Rheinische Post: Wahn des Tyrannen

Ein Kommentar von Lothar Schröder:

Gaddafis Angebot zu Gesprächen und Verhandlungen mit den Rebellen
ist kein Zeichen mehr von Taktik oder irgendeiner Krisendiplomatie.
Diese Geste des Diktators trägt alle Züge eines
Wirklichkeitsverlustes. Es sind die letzten Belege jener Blindheit,
die am Ende ihrer Herrschaft so viele Tyrannen befällt und die selbst
einfache Überlebensinstinkte außer Kraft zu setzen scheint.

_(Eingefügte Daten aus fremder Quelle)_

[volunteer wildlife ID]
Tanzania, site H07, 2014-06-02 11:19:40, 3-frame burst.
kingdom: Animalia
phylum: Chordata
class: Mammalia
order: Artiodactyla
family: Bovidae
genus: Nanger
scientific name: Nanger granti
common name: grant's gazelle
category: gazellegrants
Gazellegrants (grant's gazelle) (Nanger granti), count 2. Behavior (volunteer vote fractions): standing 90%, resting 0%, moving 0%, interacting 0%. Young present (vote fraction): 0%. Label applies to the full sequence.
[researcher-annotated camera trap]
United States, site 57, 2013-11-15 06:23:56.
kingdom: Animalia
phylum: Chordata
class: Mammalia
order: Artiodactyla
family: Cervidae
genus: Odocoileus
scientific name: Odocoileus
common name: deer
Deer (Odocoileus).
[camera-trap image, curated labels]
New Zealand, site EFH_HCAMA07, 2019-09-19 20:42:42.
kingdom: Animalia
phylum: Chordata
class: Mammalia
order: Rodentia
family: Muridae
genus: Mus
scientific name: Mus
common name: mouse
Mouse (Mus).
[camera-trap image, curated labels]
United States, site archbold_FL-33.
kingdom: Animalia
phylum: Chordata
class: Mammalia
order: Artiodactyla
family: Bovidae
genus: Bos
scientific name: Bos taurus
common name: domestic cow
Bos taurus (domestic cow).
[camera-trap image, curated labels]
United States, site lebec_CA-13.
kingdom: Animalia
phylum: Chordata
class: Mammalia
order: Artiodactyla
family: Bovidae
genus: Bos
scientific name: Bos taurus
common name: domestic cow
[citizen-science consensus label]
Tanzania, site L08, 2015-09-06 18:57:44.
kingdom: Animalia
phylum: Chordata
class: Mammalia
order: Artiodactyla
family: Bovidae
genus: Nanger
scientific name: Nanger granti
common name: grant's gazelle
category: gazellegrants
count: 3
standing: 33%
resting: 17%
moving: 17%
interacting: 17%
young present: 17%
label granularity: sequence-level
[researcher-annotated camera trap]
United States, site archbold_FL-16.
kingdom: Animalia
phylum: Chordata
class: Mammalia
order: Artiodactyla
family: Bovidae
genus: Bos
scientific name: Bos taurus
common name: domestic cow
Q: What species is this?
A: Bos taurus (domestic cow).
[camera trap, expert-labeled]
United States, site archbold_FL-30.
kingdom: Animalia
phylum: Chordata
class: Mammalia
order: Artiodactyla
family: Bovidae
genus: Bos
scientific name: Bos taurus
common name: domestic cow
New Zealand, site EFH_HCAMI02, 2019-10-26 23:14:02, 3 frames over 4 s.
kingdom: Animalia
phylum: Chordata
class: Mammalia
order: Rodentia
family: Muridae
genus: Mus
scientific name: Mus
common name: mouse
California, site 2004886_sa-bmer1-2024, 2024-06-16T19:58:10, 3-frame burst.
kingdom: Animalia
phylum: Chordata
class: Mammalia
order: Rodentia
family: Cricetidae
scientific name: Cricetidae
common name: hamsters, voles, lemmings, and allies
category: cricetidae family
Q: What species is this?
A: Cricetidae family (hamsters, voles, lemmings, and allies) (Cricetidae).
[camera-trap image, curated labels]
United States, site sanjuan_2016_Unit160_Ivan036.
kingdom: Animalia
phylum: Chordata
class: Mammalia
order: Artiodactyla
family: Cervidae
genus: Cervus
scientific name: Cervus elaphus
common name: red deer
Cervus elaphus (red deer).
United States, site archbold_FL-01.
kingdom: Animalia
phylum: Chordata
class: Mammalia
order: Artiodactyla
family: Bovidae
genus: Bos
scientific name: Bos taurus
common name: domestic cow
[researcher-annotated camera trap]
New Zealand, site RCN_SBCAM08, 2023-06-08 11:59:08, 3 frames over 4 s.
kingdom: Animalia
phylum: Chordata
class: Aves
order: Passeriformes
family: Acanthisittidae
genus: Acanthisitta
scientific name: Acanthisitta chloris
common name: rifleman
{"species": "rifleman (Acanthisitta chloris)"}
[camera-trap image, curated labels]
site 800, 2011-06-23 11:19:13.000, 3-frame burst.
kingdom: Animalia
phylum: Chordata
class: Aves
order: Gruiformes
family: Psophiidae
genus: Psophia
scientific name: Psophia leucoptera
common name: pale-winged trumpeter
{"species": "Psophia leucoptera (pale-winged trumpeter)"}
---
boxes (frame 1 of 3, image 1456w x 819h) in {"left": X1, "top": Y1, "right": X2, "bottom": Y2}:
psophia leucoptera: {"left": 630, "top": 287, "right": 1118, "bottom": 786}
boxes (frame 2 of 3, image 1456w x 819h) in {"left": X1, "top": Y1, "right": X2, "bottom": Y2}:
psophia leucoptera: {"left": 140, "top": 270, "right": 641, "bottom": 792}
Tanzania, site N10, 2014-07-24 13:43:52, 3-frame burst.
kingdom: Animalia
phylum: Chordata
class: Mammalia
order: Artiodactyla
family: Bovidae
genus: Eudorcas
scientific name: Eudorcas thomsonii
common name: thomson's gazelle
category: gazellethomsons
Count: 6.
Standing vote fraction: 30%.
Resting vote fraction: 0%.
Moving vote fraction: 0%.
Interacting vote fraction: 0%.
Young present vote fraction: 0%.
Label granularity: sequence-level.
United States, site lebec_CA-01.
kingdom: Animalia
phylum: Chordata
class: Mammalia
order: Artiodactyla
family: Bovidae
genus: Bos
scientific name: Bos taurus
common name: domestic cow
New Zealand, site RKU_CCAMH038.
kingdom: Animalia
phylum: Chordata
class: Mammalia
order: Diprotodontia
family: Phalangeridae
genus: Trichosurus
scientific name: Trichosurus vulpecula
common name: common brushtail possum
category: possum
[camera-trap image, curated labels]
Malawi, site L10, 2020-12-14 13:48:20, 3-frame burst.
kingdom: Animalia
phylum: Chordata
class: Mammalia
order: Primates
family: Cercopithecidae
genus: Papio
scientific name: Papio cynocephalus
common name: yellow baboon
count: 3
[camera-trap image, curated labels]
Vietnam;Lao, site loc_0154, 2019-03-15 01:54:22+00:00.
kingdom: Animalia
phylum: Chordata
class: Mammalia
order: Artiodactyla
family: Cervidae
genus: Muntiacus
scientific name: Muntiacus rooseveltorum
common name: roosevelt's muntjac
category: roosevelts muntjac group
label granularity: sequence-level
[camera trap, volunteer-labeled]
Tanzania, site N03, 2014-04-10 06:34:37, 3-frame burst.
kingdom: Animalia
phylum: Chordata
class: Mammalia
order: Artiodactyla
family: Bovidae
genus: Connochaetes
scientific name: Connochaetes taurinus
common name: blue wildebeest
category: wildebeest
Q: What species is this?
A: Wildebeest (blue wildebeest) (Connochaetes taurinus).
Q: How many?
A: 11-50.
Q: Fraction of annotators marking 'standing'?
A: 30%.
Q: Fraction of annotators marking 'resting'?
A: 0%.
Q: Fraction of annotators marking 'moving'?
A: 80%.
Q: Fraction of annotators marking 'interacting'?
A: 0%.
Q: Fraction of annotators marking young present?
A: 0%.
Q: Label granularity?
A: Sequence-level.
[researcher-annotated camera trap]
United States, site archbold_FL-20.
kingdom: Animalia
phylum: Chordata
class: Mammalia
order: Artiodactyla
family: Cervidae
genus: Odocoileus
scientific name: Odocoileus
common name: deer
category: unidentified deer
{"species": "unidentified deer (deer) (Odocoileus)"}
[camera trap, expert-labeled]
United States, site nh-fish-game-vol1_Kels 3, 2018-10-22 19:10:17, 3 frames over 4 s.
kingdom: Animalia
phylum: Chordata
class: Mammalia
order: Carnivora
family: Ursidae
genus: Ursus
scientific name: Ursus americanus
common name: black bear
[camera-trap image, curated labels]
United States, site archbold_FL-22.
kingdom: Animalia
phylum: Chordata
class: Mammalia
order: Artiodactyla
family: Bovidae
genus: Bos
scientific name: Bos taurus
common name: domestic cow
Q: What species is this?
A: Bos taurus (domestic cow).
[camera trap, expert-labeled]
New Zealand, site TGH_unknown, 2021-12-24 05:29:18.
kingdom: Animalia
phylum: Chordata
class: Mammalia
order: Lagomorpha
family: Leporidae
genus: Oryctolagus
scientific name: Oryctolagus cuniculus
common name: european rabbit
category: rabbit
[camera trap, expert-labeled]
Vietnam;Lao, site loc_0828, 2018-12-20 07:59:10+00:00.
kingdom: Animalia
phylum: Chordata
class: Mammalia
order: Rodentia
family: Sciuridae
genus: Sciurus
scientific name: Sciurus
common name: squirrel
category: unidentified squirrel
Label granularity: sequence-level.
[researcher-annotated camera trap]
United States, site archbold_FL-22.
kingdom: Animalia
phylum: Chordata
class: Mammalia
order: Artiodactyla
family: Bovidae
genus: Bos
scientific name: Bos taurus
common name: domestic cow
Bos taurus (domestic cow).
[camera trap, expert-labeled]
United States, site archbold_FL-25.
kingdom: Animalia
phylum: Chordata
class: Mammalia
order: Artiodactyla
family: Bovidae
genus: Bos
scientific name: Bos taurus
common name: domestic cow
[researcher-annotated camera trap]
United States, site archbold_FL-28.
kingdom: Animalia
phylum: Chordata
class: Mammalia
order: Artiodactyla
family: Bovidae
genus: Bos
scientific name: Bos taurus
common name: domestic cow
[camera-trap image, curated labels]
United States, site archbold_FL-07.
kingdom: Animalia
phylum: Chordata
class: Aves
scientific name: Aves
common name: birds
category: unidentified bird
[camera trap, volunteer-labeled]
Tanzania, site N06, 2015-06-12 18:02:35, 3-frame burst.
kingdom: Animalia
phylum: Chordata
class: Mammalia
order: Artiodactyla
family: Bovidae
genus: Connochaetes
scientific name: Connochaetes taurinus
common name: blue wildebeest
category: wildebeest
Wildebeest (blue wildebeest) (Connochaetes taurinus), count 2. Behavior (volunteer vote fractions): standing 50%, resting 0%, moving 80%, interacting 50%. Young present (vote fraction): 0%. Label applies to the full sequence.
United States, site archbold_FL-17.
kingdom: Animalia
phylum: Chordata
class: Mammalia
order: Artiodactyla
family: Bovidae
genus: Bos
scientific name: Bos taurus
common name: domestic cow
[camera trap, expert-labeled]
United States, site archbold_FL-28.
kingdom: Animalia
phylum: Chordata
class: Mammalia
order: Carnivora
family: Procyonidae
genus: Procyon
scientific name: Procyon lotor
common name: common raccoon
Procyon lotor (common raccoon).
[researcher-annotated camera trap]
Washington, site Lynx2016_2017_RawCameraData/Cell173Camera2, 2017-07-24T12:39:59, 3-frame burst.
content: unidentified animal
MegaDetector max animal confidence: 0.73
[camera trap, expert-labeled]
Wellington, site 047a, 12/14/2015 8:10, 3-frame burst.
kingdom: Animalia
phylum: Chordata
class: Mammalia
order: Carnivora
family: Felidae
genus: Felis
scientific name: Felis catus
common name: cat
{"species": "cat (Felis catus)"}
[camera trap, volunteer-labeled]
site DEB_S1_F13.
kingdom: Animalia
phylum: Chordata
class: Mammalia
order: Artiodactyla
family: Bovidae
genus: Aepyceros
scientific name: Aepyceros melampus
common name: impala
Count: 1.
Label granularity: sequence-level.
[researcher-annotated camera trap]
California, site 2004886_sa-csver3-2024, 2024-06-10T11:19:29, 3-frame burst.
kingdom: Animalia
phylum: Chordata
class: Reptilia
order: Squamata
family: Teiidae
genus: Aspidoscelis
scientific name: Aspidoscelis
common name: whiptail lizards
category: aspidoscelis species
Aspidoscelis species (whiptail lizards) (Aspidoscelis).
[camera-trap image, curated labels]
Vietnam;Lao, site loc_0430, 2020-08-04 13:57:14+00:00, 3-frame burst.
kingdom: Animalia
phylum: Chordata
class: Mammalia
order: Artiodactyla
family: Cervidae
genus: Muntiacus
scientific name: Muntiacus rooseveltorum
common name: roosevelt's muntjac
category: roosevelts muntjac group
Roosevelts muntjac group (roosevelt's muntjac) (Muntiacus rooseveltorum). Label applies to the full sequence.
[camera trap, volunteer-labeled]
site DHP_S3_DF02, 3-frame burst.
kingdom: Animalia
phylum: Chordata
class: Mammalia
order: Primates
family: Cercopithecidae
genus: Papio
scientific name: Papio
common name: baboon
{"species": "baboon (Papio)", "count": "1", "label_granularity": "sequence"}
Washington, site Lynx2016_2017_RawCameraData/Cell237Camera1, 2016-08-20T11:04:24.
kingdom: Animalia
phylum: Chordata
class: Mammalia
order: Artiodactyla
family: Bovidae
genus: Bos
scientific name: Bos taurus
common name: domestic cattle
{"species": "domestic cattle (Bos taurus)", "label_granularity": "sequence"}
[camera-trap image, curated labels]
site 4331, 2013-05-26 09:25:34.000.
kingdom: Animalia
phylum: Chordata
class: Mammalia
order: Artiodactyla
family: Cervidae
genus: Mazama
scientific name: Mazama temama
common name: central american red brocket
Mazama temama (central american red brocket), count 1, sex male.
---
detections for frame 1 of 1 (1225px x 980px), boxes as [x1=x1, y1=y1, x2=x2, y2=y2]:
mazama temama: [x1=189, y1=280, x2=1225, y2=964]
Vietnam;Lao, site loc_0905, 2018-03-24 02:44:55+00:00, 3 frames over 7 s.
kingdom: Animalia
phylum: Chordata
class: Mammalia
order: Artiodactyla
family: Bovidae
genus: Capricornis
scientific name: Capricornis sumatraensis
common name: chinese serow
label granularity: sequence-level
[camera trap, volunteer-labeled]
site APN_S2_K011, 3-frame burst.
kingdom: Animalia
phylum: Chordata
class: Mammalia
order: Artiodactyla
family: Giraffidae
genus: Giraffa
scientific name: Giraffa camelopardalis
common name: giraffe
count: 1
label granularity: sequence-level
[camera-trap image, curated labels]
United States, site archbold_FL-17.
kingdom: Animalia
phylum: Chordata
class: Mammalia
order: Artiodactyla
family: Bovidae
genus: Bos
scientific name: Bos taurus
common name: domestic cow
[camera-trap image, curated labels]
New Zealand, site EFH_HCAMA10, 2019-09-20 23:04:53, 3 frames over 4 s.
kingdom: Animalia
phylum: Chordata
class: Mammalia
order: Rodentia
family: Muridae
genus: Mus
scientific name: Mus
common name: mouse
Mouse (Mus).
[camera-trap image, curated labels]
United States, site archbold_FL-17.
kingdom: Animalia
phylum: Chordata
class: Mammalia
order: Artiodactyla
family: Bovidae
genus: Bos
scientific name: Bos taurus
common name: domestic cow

Etliche
Despoten des 20. und 21. Jahrhunderts retteten wegen ihres Wahns
nicht einmal die eigene Haut, obwohl sie über die nötigen
Informationen und erst recht die logistischen Mittel verfügten: wie
Hitler und Ceaucescu, wie Hussein und zuletzt Mubarak. All diese
Untergänge tragen keinerlei Spuren von Heroismus. Sie dokumentieren
lediglich das ungläubige Staunen von Menschen, die alles ihrer Person
und ihrer Macht brutal untergeordnet haben: Die Idee ihrer Herrschaft
waren immer nur sie selbst; ihre Macht gründete im Kult um ihre
Person. Und plötzlich fällt alles Charismatische von denen ab, die
für ihre Anhänger Seher und Heilsbringer waren. Der wahnhafte
Untergang Gaddafis ist die Entmythisierung eines Diktators. Der
Moment, in dem die letzte Maske fällt, ist bedeutsam: für die
Zukunfts- und Demokratiefähigkeit Libyens.